Loss absorbency at the point of non-viability: The absence of a requirement for a contractual clause to that effect can have some transitional impact, but that impact cannot be material once a statutory regime will be introduced with the adoption of the bank resolution proposals. This proposal will enter in force at most two years later than the legislation implementing Basel III. However, given that Basel III requires a phasing out of 10% of the relevant instruments only in 2014, there is no impact of this difference in 2013 and a negligible impact in 2014.
Minority interests: The additional discretionary capital requirements that can be included in the minority interests are likely to be of low materiality. Moreover, the proposed treatment is sound, as only minority interest that are used to meet legally binding capital requirements at the level of subsidiaries are included in the consolidated capital. In that sense, Pillar 1 and 2 capital requirements as well as systemic risk and countercyclical buffer requirements are all equivalent. In particular, the EU Council has introduced the systemic risk buffer as a functional equivalent to higher Pillar 1 capital requirements in order to give Member States' public authorities some flexibility; and Pillar 1 capital requirements are actually included in the Basel II eligible minority interests. In addition, some supervisors have indicated that the current Pillar 2 requirements had been introduced to pre-empt the more stringent Pillar 1 minima under Basel III; hence, once the new rules will enter in force, they will be materially reduced as will be the related minority interests.

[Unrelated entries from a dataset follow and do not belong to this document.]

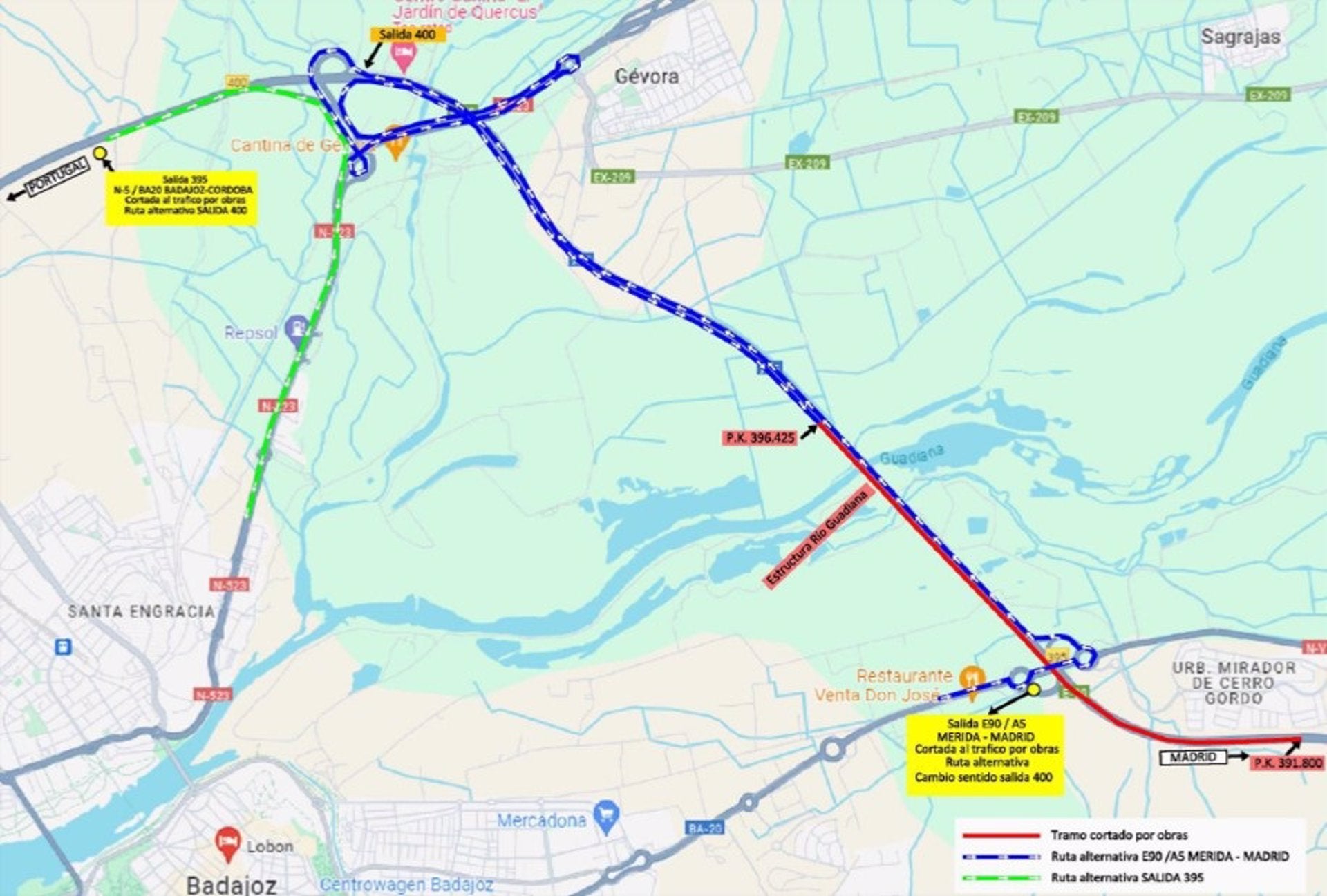 Las obras de rehabilitación del firme de la autovía A-5 en Badajoz provocan nuevas afectaciones desde este martes Las obras de rehabilitación del firme de la autovía A-5 en Badajoz provocan nuevas afectaciones desde este martes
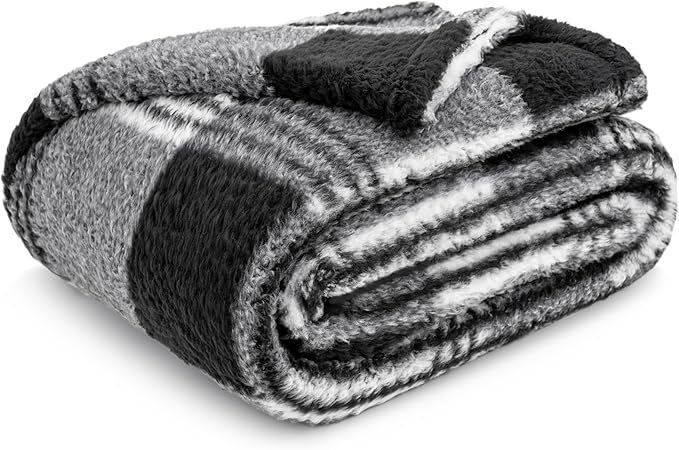 PAVILIA Sherpa Throw Blanket for Couch Sofa, White Black Fluffy Warm Plush Blanket for Bed, Cozy Super Soft Lightweight Throw, Fuzzy Decorative Blanket, All Season Home, 50x60
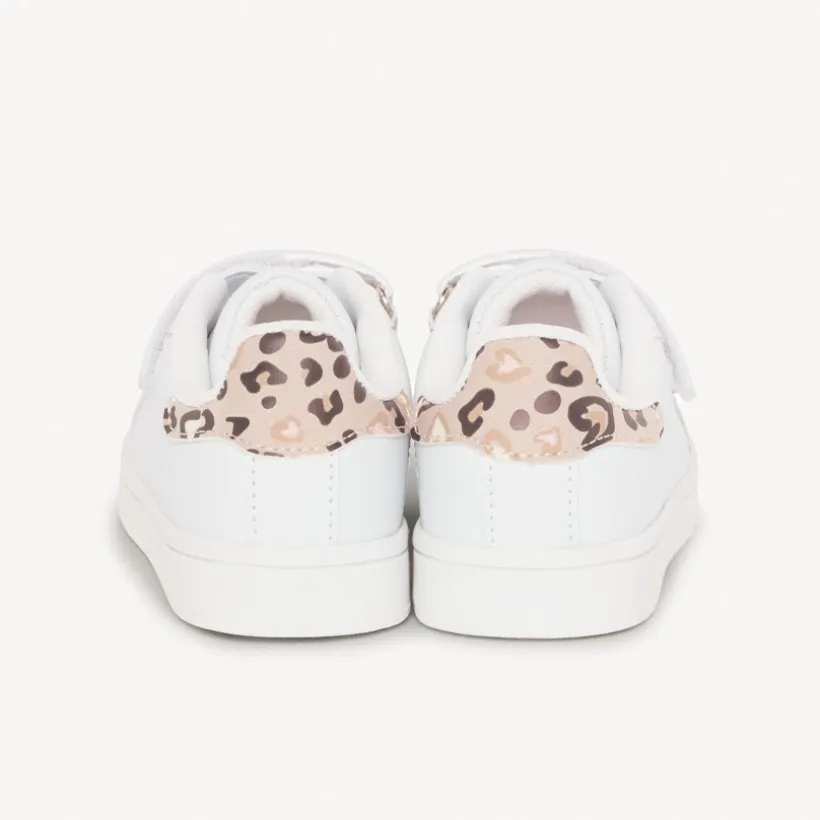 Baskets basses à lacets élastiques + velcros et arrière léopard pour bébé fille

Non-joint stock companies: The Basel III agreement recognises in a footnote the particularities of non-joint stock companies. This recognition is also reflected in the EU draft law and should not be seen as a compliance issue. Moreover, it is unclear what the report's view on materiality is based on. This issue is of relevance only in the rare case where an internationally active bank is set up as a cooperative and the cooperative shares are by law required to be redeemable. It is not a case where it could be reasonably assumed that other internationally active banks would turn into cooperatives and get into the same position in the future. At the same time, the actual impact of potential redemption on such a bank's capital position has not even been assessed; it is not clear whether potential redemptions could become material given that the redeemable share capital as opposed to reserves etc. constitutes only a fraction of CET1 capital for cooperative banks.
For Basel 2, a phased implementation starting in 2006 and for Basel 2.5, an unambiguous start date of 31 December 2011 have been agreed internationally.